(Textauszug):
**********
Was gestern noch Utopie war, liegt heute bereits im Regal – oder wächst im Bioreaktor: „New Food“ steht für eine Revolution in der Ernährung, und Nachhaltigkeit ist ihr Taktgeber. Der Begriff mag futuristisch klingen, beschreibt jedoch eine sehr reale Kategorie: „New Food“ sind Lebensmittel, die in der EU vor dem 15. Mai 1997 kaum konsumiert wurden und daher einer Zulassung nach der EU-Novel-Food-Richtlinie unterliegen. Doch auch jenseits der rechtlichen Definition ist das Modewort inzwischen zum Inbegriff einer Neuausrichtung der Lebensmittelproduktion geworden. Im Fokus stehen pflanzliche Proteine, fermentierte Zutaten, kultivierte Zellprodukte und bislang in Europa kaum genutzte Rohstoffe wie Algen oder Insekten. Das Ziel: unsere Ernährung ressourcenschonender, klimaeffizienter und gleichzeitig genussvoller zu gestalten – mit alltagstauglichen Alternativen zu Fleisch, Fisch und Milch.
Vom Labor auf den Markt – bereits Realität
Dass „New Food“ keine Zukunftsmusik mehr ist, zeigen zahlreiche Start-ups und Scale-ups in ganz Europa. In Wien etwa produziert Revo Foods mittels 3D-Druck pflanzliche Lachsfilets - auf Basis von Mykoprotein, einem proteinreichen Inhaltsstoff, der durch die Fermentation von Pilzkulturen entsteht. Es enthält alle neun essentiellen Aminosäuren, hat eine fleischähnliche Textur und ist reich an Ballaststoffen. Revo Foods verwendet ein speziell gezüchtetes Myzel, das eine besonders gute Struktur aufweist. Das Produkt sieht echtem Lachs täuschend ähnlich.
**********
(Bereitgestelltes Material):
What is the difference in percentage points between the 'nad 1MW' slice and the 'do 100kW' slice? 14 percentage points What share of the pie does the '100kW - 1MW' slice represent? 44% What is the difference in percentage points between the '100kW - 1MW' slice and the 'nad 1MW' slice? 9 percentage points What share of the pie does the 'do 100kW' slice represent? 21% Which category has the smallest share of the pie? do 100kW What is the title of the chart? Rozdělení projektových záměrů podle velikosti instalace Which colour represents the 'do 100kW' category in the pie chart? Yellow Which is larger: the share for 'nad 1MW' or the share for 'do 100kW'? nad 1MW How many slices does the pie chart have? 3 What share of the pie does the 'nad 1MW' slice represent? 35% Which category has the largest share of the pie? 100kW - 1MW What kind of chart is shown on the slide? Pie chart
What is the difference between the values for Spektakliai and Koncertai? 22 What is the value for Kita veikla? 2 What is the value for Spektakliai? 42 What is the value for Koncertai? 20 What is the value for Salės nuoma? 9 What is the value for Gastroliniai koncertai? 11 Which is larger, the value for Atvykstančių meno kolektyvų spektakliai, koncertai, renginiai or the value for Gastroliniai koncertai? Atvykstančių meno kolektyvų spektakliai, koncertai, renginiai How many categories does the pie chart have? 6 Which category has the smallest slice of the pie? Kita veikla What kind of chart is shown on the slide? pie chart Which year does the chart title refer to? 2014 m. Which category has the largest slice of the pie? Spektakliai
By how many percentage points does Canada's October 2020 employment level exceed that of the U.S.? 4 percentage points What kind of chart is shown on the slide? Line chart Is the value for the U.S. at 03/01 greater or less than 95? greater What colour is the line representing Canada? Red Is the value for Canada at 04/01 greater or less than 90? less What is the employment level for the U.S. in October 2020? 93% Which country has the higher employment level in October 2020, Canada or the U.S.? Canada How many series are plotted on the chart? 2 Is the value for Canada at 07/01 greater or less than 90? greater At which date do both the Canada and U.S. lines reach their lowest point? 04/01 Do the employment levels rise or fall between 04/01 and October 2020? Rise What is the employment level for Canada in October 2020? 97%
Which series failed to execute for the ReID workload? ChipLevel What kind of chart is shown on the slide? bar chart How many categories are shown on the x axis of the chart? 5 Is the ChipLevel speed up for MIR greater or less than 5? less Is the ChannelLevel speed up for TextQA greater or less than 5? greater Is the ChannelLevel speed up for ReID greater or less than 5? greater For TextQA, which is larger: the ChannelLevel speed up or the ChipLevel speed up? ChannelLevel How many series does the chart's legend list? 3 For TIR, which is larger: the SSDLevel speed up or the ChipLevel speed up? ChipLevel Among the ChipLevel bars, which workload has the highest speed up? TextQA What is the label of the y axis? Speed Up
**********
Entnehmen Sie dem Textauszug über „New Food“ wörtlich die Stelle, die bei den Worten „Vom Labor auf“ beginnt und nach den Worten „Lachs täuschend ähnlich.“ endet.

(Antwortfeld):
Vom Labor auf den Markt – bereits Realität
Dass „New Food“ keine Zukunftsmusik mehr ist, zeigen zahlreiche Start-ups und Scale-ups in ganz Europa. In Wien etwa produziert Revo Foods mittels 3D-Druck pflanzliche Lachsfilets - auf Basis von Mykoprotein, einem proteinreichen Inhaltsstoff, der durch die Fermentation von Pilzkulturen entsteht. Es enthält alle neun essentiellen Aminosäuren, hat eine fleischähnliche Textur und ist reich an Ballaststoffen. Revo Foods verwendet ein speziell gezüchtetes Myzel, das eine besonders gute Struktur aufweist. Das Produkt sieht echtem Lachs täuschend ähnlich.